We find force in the contention of the learned counsel for the appellant that the Medical Board did not anywhere state that there is any negligence on behalf of the opposite party. Merely because the complainant was operated for the first time on 21.1.95 and the pain did not subside which necessitated the second operation on 7.5.95 it cannot be construed in the absence of any expert evidence that there is medical negligence on behalf of the opposite party. It is also apparent in the record that after the second operation the complainant did not go back to the opposite party and merely because the doctor treated conservatively it cannot be construed as negligence. The complainant failed to establish as to what is the exact line of medical treatment that has to be followed by the appellant doctor and what duty of care he is supposed to take, but did not undertake and also did not file any expert opinion to establish his case. We rely on the judgement of Apex Court in MARTIN F.DSOUZA vs. MOHD. ISHFAQ reported in 2009 SCC-3-1 wherein it was held as follows:
In Halsburys Laws of England the degree of skill and care required by a medical practitioner is stated as follows:
The practitioner must bring to his task a reasonable degree of skill and knowledge, and must exercise a reasonable degree of care. Neither the very highest nor a very low degree of care and competence , judged in the light of the particular circumstances of each case, is what the law requires , and a person is not liable in negligence because someone else of greater skill and knowledge would have prescribed different treatment or operated in a different way; nor is he guilty of negligence if he has acted in accordance with a practice accepted as proper by a responsible body of medical men skilled in that particular art, even though a body of adverse opinion also existed among medical men. Deviation from normal practice is not necessarily evidence of negligence. To establish liability on that basis it must be shown (1) that there is a usual and normal practice ; (2) that the defendant has not adopted it; and (3) that the course in fact adopted is one no professional man of ordinary skill would have taken had he been acting with ordinary care It is not enough to show that there is a body of competent professional opinion which considers that the decision of the accused professional was a wrong decision, provided there also exists a body of professional opinion, equally competent, which supports the decision as reasonable in the circumstances. As Lord Clyde stated in Hunter v. Hanley(1955 SLT 213):
in the realm of diagnosis and treatment there is ample scope for genuine difference of opinion and one man clearly is not negligent merely because his conclusion differs from that of other professional men The true test for establishing negligence in diagnosis or treatment on the part of a doctor is whether he has been proved to be guilty of such failure as no doctor of ordinary skill would be guilty of if acting with ordinary care.

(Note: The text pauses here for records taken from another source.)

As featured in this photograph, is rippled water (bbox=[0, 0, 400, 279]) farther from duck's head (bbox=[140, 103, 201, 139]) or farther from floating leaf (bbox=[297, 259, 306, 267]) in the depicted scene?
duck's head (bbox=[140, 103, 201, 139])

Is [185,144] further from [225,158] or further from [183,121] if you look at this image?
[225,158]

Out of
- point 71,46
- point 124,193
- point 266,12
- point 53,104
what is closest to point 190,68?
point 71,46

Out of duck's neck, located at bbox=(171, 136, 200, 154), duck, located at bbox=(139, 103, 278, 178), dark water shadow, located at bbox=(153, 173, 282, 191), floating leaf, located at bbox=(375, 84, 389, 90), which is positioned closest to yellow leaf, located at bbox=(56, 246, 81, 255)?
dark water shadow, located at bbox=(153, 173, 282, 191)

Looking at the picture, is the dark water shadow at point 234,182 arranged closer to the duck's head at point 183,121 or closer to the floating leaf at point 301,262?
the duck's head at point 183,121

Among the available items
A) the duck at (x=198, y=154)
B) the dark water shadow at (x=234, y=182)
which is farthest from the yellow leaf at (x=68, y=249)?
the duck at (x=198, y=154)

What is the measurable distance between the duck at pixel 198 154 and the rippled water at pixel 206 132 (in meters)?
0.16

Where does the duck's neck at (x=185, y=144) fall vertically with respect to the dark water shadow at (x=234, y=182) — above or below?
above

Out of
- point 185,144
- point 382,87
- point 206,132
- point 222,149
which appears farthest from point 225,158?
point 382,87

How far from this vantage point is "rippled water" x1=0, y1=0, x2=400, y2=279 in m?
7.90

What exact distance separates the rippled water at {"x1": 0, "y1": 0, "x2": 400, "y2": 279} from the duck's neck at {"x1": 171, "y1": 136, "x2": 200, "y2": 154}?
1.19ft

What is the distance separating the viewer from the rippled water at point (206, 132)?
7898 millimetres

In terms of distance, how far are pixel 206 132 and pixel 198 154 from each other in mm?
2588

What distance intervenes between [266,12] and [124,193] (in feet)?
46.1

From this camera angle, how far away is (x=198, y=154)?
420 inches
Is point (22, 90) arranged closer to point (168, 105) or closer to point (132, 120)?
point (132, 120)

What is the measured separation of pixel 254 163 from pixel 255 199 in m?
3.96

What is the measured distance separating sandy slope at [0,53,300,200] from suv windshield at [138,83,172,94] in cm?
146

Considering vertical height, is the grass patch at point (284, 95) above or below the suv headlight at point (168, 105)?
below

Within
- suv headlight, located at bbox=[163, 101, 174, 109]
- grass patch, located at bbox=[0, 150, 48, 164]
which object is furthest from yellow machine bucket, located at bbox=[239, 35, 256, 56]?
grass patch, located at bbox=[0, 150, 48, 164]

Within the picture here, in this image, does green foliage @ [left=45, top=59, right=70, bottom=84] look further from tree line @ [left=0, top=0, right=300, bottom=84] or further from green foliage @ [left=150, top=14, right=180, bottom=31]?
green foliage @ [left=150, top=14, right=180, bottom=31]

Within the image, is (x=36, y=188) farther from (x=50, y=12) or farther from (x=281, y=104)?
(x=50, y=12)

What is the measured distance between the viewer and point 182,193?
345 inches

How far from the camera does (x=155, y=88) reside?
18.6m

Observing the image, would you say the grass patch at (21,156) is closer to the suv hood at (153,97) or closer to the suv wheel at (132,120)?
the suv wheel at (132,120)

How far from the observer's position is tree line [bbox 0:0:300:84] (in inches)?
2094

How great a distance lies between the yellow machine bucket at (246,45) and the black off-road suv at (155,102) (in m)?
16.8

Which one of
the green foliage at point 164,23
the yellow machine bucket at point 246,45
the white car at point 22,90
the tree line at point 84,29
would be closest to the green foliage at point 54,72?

From the afore mentioned judgement it is clear that unless that there is an expert opinion to prove that the line of treatment adopted by the doctor is not as per the standards of normal medical parlance it cannot be construed as negligence by any standards. Ex.C1 which is the medical report given by Medical Board of NIMS does not state anywhere that the appellant had been negligent. Therefore we allow this appeal and set aside the order of the District Forum In the result this appeal is allowed and the order of the District Forum is set aside and consequently complaint is dismissed . No costs.